How can I train my custom sentence embeddings for my domain specific task so that I can find out similarity between my custom domain words
You can train your own here are steps.
www.sbert.net/docs/training/overview.html
@@FutureSmartAI thank you for replying but this is valid for a supervised problem. I have huge amount of data which is pure text documents. I want to train it in an unsupervised way where the model can learn similar words/ sentences
@@samarthsarin One way to train unsupervised is by using dummy tasks like next word prediction or next sentence prediction
HI Pradip, thanks for the video.
Can you please help me with this:
The embeddings (numerical values) change every time I use a new kernel.
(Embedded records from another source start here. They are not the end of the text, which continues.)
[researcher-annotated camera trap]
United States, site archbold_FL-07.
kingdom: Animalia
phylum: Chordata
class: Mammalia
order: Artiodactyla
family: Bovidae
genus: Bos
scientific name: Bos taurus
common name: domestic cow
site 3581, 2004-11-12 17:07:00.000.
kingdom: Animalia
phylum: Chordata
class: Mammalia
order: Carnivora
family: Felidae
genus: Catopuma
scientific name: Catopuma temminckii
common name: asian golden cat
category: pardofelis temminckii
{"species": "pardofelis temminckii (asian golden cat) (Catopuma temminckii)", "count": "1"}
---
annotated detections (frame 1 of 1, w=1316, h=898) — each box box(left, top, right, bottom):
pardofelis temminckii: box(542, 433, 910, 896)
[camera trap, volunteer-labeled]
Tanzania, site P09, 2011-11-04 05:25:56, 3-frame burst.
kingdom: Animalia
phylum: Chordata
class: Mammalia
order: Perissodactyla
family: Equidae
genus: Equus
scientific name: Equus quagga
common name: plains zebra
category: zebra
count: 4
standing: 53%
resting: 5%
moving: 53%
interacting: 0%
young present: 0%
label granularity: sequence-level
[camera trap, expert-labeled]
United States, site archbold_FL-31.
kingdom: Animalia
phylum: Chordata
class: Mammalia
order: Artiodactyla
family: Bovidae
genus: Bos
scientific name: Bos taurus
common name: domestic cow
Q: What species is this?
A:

How can I ensure that the embeddings are exactly same?
I have tried the following but it does not seem to work:
1. use model.eval() to turn model into evaluation mode and deactivate dropouts.
2. set "requires_grad" for each layer in the model as false so that the weight do not change.
3. set the same seeds.
Could you please guide me on this, any suggestion is appreciated.
Thanks,
Nitin
Hi, Did you get the solution for this problem ? I am also facing same problem
@@tintumarygeorge9309 Yes, the weights remain same (provided you use exactly same text each time). The bug in my case was, the order of text which I fed to the transformer was not same every time.
great video. My usecase is slightly different.
i have corpus of articles and corpus of summary.
i want to find for particiular summary, how many articles are sematically related or similar.
Which model is use, embedding and cluster it or not?
Can you help
You can use embedding and semantic score.
1. Calculate embedding for each article.
2. calculate embedding for a particular summary
Now iterate through each article embedding and calculate the cosine similarity between article embedding and particular summary.
Sort results to get the most semantically similar articles to that summary.
Check this it has utility functions : www.sbert.net/examples/applications/semantic-search/README.html
How we know what is number of clusters needed
It's beneficial if you can somehow infer it based on domain knowledge, but have a look at the "elbow method" or "silhouette method"
😙🤯🤯🤯🤯😃😲😁😅🤣😲😁🤣
Thanku soo much sir😊❤❤❤
where can we find the dataset?
its throwing error it cant find the dataset No such file or directory: '/content/drive/MyDrive/Content Creation/RUclips Tutorials/datasets/toxic_commnets_500.csv'
Its is shared in previous video of playlsit.